Excerpt to read »
☆ ☆ ☆

Convert all completions to use the new completion routine that
fixes a race between post send and completion where fields from
a SWQE can be read after SWQE has been freed.

This patch also addresses issues reported in
https://marc.info/?l=linux-kernel&m=155656897409107&w=2.

The reserved operation path has no need for any barrier.

The barrier for the other path is addressed by the
smp_load_acquire() barrier.

☆ ☆ ☆

Input data »
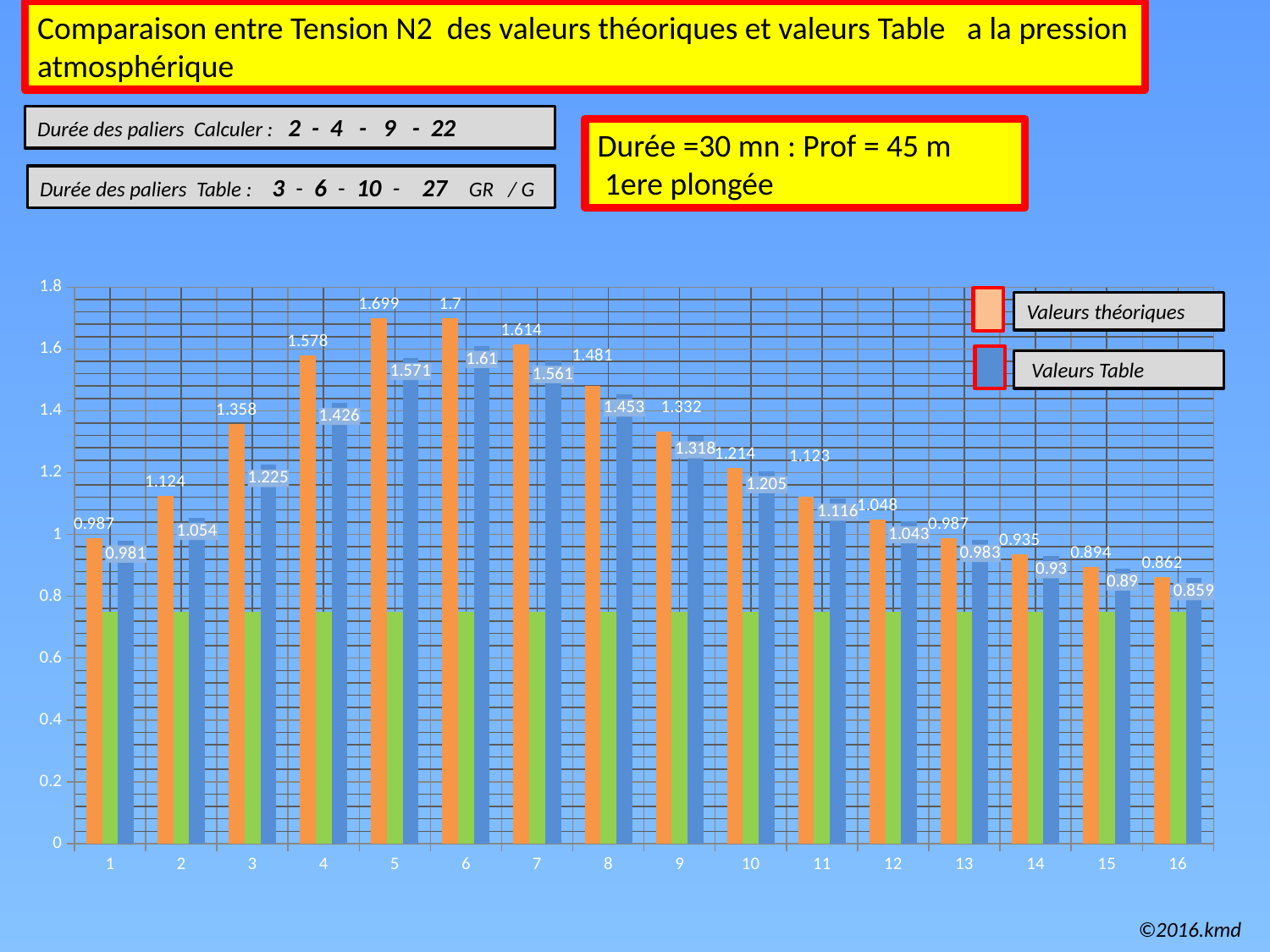
Do the Valeurs théoriques values rise or fall from category 6 to category 16? Fall Which category has the highest Valeurs Table value? 6 How many categories are shown on the x axis? 16 What is the Valeurs théoriques value for category 6? 1.7 What is the difference between the Valeurs théoriques and Valeurs Table values for category 3? 0.133 Is the Valeurs Table value for category 5 greater or less than 1.4? greater What is the Valeurs théoriques value for category 13? 0.987 Which category has the lowest Valeurs théoriques value? 16 How many series does the legend list? 2 What is the Valeurs Table value for category 4? 1.426 Which is larger for category 2: the Valeurs théoriques value or the Valeurs Table value? Valeurs théoriques What kind of chart is shown on the slide? Bar chart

☆ ☆ ☆

Required action » In the patch description, what race does the new completion routine fix?

Answer space » A race between post send and completion, in which fields from a SWQE can be read after the SWQE has been freed.